International Classification of Diseases
Electronic Health Records
Natural Language Processing
Celiac disease (CD) is a lifelong immune-mediated disease with excess mortality. Early diagnosis is important to minimize disease symptoms, complications, and consumption of healthcare resources. Most patients remain undiagnosed. We developed two electronic medical record (EMR)-based algorithms to identify patients at high risk of CD and in need of CD screening.
(I) Using natural language processing (NLP), we searched EMRs for 16 free text (and related) terms in 216 CD patients and 280 controls. (II) EMRs were also searched for ICD9 (International Classification of Disease) codes suggesting an increased risk of CD in 202 patients with CD and 524 controls. For each approach, we determined the optimal number of hits to be assigned as CD cases. To assess performance of these algorithms, sensitivity and specificity were calculated.

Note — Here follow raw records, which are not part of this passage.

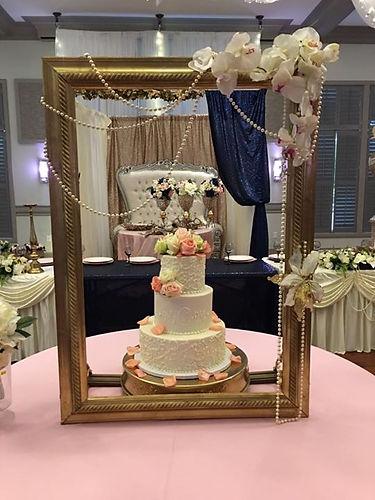 Book your wedding cake with Dee'Lightful
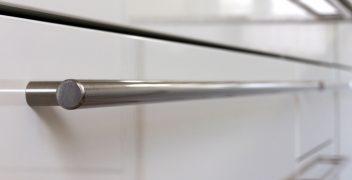 Häcker Classic Laser Brillant weiß mit Edelstahlgriffen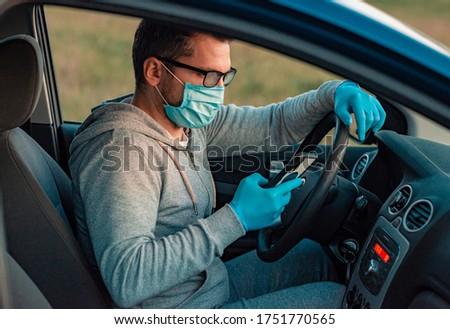 Człowiek ochrony maska posiedzenia samochodu ręce Zdjęcia stock © Illia
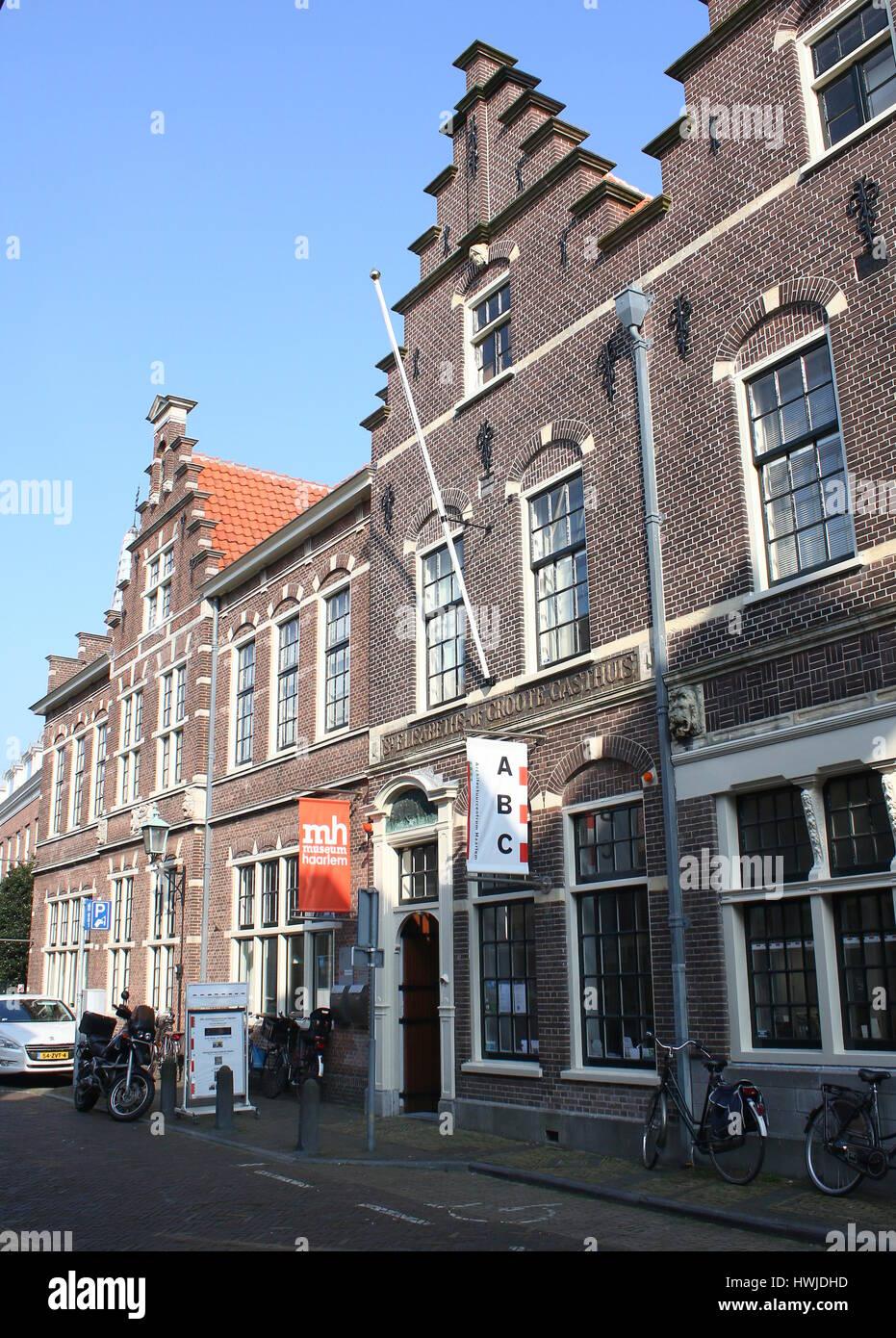 Historisch Museum Haarlem, städtische historische Museum in Groot Heiligland Street in der Innenstadt von Haarlem, Stockbild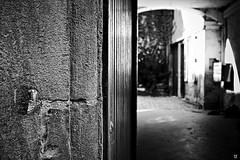 A La Porte (Fred Luckythirteen) Tags: canon powershot g7x rawtherapee gimp noir noirblanc noiretblanc black blackwhite monochrome metz moselle 57 lorraine france porte entrée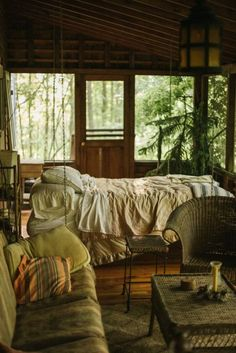 Cottage In The Woods, Cabins In The Woods, Sleeping Porch, Deco Boheme, Cabins And Cottages, Screened In Porch, Porch Swing, House Goals, My New Room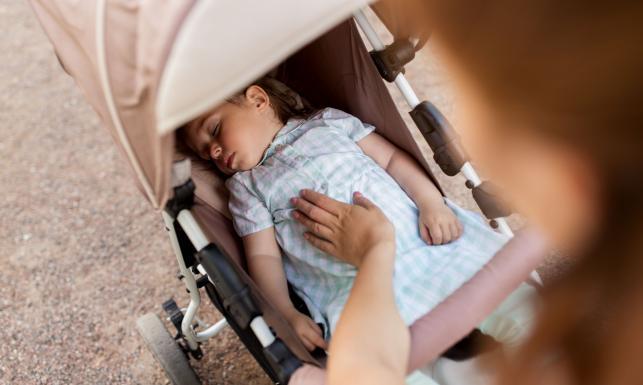 Na czym polega zespół dziecka potrząsanego?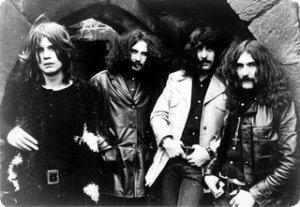 Black Sabbath их ведущим солистом был был Оззи Осборн (слева).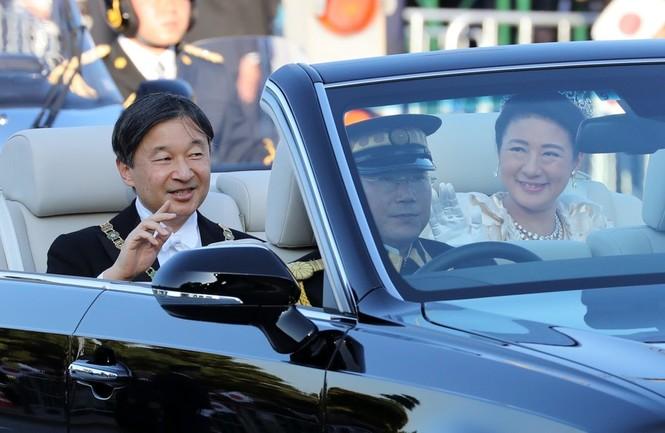 Nhật Hoàng lần đầu diễu hành sau đăng quang - ảnh 8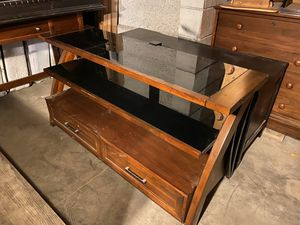 Entertainment center for Sale in Los Angeles, CA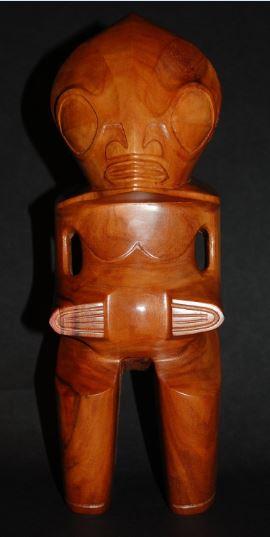 Le tiki Moke du British Museum (Londres), pièce contemporaine acquise il y a quelques années à Hane (Ua Huka). Il est très différent du moulage que nous avons pu photographier.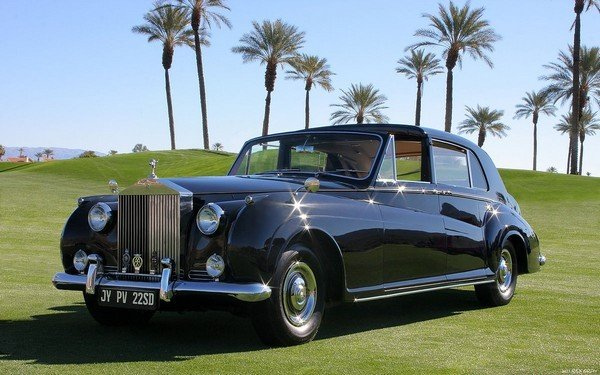 Rolls Royce Phantom V black front look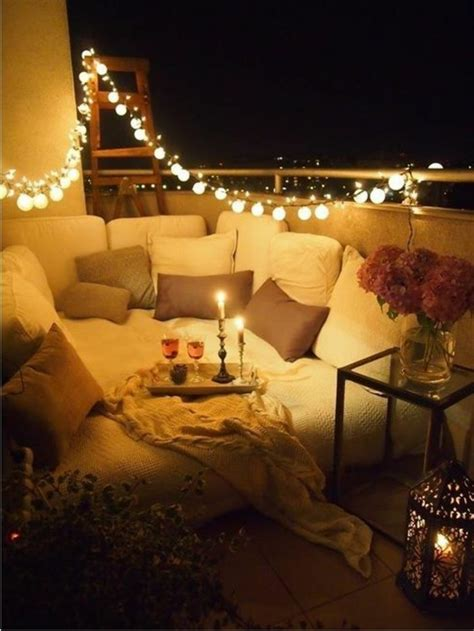 schöner garten gestalten idee balkon beleuchtung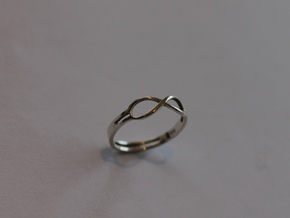 68 Forever Ring Size 7 in Polished Silver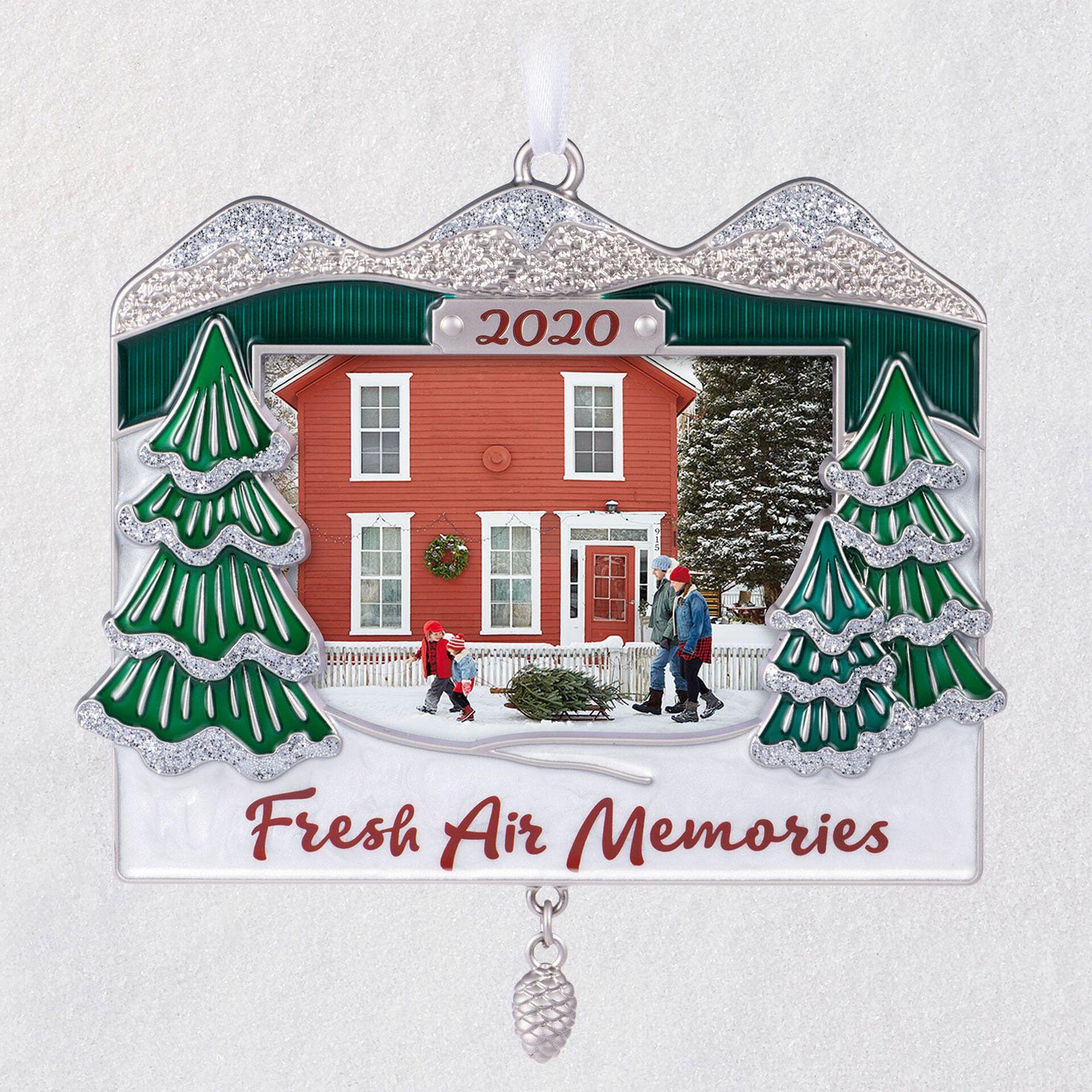 2020 Picture Frame Christmas Ornament Mountainous Memories 2020 Metal Photo Frame Ornament   Keepsake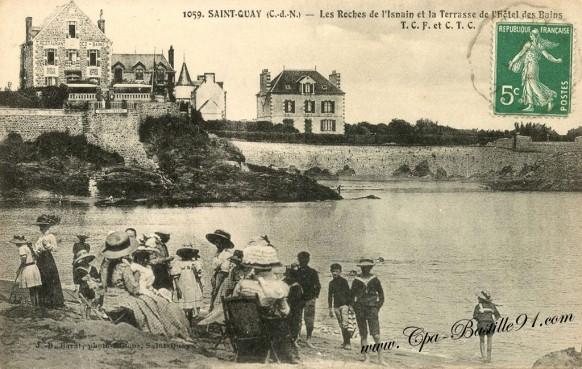 Carte Postale Ancienne - Saint Quay - Les Roches de l'Isnain et la terrasse de l'hôtel des Baies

Using two hits as the cut-off, the NLP algorithm identified 72.9% of all celiac patients (sensitivity), and ruled out CD in 89.9% of the controls (specificity). In a representative US population of individuals without a prior celiac diagnosis (assuming that 0.6% had undiagnosed CD), this NLP algorithm could identify a group of individuals where 4.2% would have CD (positive predictive value). ICD9 code search using three hits as the cut-off had a sensitivity of 17.1% and a specificity of 88.5% (positive predictive value was 0.9%).
This study shows that computerized EMR-based algorithms can help identify patients at high risk of CD. NLP-based techniques demonstrate higher sensitivity and positive predictive values than algorithms based on ICD9 code searches.